■ Source extract ■
⟨

What is the "Ghoul" Rifle manufactured by the Al-Qassam Brigades

Ghoul  Rifle 2
Ghoul sniper Rifle. (Photos: Twitter/X)
AMMAN – The name "Ghoul" was given to the sniper rifle in honor of the Al-Qassam leader Adnan Al-Ghoul, nicknamed "Abu Qassam's Missiles.” His name has resurrected  following the Al-Aqsa Flood operation and the ongoing conflict as the Al-Qassam Brigades announced the use of its special rifle, "Ghoul," in multiple sniper operations against dozens of occupation soldiers in various areas inside the Gaza Strip, confirming substantial injuries in the army's ranks, according to Al-Ghad Newspaper.  اضافة اعلان

What is the Al-Qassam Ghoul Rifle?
During the "Protective Edge" battle in 2014, which lasted for 51 days between the occupation army and Palestinian resistance in the Gaza Strip, the Izz ad-Din al-Qassam Brigades, the military wing of the Islamic Resistance Movement (Hamas), revealed a sniper rifle they produced. At that time, they showcased video clips of precise sniper operations using the Ghoul rifle against several Israeli occupation army soldiers during their ground incursion into Gaza.

⟩

■ Task ■
Continue the article on the Ghoul rifle from the point where it stops.

■ Data provided ■
⟨

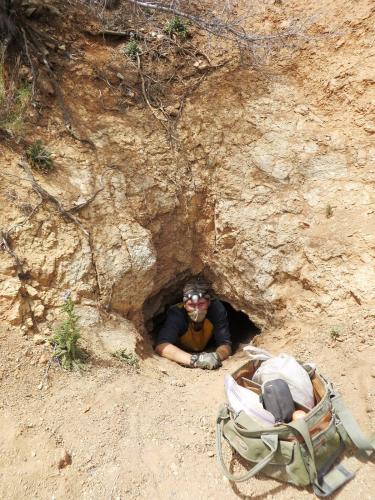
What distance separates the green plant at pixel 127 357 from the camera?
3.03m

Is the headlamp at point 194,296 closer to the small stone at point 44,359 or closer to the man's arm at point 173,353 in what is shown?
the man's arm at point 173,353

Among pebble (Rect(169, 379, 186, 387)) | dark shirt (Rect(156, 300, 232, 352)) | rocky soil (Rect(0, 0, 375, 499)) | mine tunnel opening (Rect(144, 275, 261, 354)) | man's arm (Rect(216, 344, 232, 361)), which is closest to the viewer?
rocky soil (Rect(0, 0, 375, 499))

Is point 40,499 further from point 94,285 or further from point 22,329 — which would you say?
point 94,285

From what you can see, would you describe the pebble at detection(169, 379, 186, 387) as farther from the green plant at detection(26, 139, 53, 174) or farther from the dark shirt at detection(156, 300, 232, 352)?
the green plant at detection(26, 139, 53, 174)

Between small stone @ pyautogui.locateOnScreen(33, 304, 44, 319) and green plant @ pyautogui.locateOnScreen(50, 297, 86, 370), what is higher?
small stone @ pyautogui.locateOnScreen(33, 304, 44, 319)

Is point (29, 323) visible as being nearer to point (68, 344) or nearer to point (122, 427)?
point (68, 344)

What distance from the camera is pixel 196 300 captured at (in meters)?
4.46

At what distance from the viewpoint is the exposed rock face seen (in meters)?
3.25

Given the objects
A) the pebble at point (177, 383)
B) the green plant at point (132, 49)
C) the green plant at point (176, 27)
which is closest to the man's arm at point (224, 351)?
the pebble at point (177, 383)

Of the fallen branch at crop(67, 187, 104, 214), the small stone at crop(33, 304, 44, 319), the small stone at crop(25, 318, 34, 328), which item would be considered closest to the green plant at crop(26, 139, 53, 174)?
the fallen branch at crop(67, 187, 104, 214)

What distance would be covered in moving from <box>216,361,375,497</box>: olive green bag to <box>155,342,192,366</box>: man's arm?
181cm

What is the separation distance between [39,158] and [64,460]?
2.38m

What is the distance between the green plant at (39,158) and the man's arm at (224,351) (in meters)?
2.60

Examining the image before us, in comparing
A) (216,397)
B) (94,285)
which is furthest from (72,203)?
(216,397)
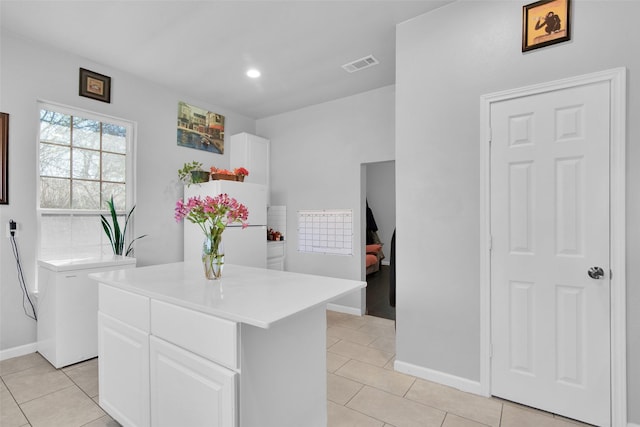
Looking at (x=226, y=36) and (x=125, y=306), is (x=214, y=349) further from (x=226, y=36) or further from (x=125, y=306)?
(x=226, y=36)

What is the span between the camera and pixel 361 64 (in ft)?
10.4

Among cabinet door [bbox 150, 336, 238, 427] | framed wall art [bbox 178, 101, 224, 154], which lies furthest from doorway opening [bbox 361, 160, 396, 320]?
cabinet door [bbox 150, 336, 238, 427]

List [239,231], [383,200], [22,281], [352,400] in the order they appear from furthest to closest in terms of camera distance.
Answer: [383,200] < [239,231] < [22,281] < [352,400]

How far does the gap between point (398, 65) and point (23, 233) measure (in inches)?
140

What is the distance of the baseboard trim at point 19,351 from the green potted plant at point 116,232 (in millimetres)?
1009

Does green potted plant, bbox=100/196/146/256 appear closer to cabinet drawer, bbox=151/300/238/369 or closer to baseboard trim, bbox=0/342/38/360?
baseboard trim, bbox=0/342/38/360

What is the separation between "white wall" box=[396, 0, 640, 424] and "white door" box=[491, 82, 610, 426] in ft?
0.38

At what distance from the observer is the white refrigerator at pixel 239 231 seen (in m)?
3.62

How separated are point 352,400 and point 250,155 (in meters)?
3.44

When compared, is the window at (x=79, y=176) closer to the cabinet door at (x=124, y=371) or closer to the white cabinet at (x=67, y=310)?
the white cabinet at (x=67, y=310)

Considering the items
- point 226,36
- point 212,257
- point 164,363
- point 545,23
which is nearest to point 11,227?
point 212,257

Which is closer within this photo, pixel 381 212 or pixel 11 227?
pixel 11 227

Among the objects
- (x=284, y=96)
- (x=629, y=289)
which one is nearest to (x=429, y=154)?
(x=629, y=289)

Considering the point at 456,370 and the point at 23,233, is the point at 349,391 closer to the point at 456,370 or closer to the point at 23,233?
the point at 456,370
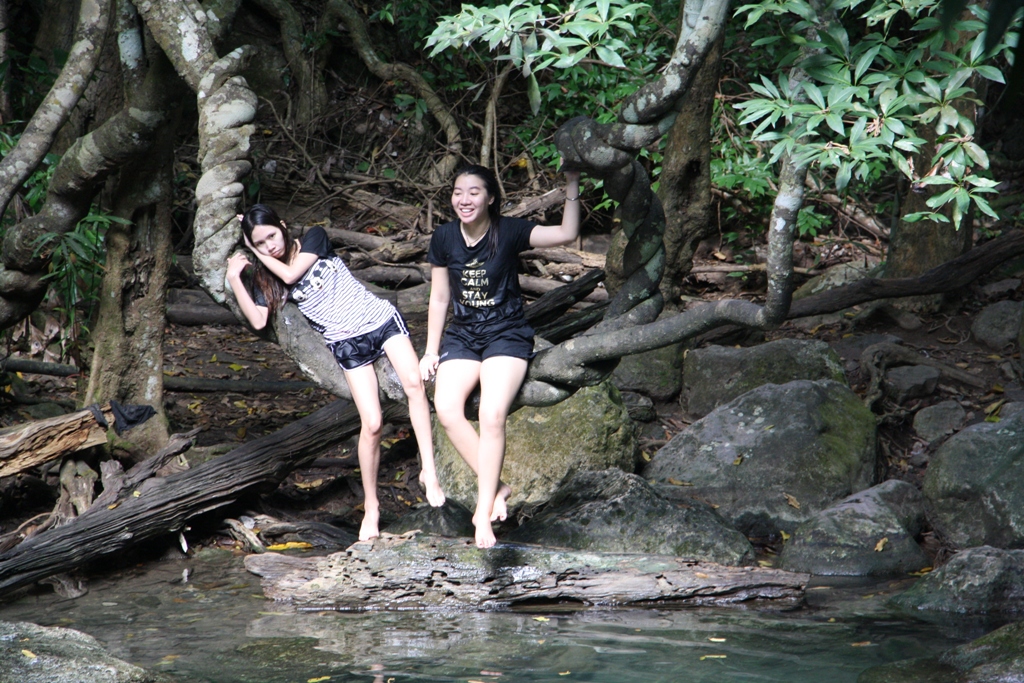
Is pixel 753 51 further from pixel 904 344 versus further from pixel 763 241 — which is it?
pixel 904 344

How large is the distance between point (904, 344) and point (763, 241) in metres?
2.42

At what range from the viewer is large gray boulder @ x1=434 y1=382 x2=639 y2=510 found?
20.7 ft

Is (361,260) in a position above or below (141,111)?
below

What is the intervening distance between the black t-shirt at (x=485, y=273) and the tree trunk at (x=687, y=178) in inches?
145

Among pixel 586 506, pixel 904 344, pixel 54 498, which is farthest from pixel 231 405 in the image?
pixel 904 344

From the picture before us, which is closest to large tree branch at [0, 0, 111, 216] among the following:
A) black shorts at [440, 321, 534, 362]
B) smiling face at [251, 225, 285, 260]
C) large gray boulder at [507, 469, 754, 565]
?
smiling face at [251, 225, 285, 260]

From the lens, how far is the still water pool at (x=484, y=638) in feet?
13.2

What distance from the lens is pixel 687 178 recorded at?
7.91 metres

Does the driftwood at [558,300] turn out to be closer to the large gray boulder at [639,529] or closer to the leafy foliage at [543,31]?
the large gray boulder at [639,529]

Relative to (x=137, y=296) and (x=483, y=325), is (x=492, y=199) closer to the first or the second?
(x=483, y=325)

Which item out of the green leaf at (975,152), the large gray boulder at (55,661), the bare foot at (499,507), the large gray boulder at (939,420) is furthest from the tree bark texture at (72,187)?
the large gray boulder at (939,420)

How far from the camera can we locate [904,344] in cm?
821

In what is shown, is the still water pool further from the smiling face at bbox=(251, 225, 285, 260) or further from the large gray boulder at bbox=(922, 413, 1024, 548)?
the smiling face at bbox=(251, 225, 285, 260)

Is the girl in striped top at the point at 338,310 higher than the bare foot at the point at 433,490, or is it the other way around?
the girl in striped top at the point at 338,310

⟩

■ Response to the task ■
Since then, the Ghoul rifle has been in service with the Al-Qassam Brigades, and numerous precise operations have been carried out with it. Al-Qassam often showcased it publicly in various military parades in the Gaza Strip over the past years.

Why is it Called the Ghoul Rifle?
The name "Ghoul" was given to the Al-Qassam rifle in honor of the Al-Qassam leader Adnan Al-Ghoul, "Abu Bilal," who was nicknamed "Abu Qassam's Missiles." The late Adnan Al-Ghoul, led the military manufacturing in the Al-Qassam Brigades and succeeded in making a significant impact on the history of the resistance through his contributions to the production of the first Qassam missiles and shells alongside his slain colleagues, Muhammad Farhat and Tito Masoud. This was despite the blockade and Israeli occupation of the Gaza Strip at the time.

Al-Ghoul began his military role before the outbreak of the First Intifada in 1987. He formed a military group that carried out stabbing operations against occupation soldiers. However, the group's cover was blown with the arrest of one of its members, prompting Al-Ghoul to travel abroad to gain military experience. He later returned to Gaza in the early 1990s to continue his work.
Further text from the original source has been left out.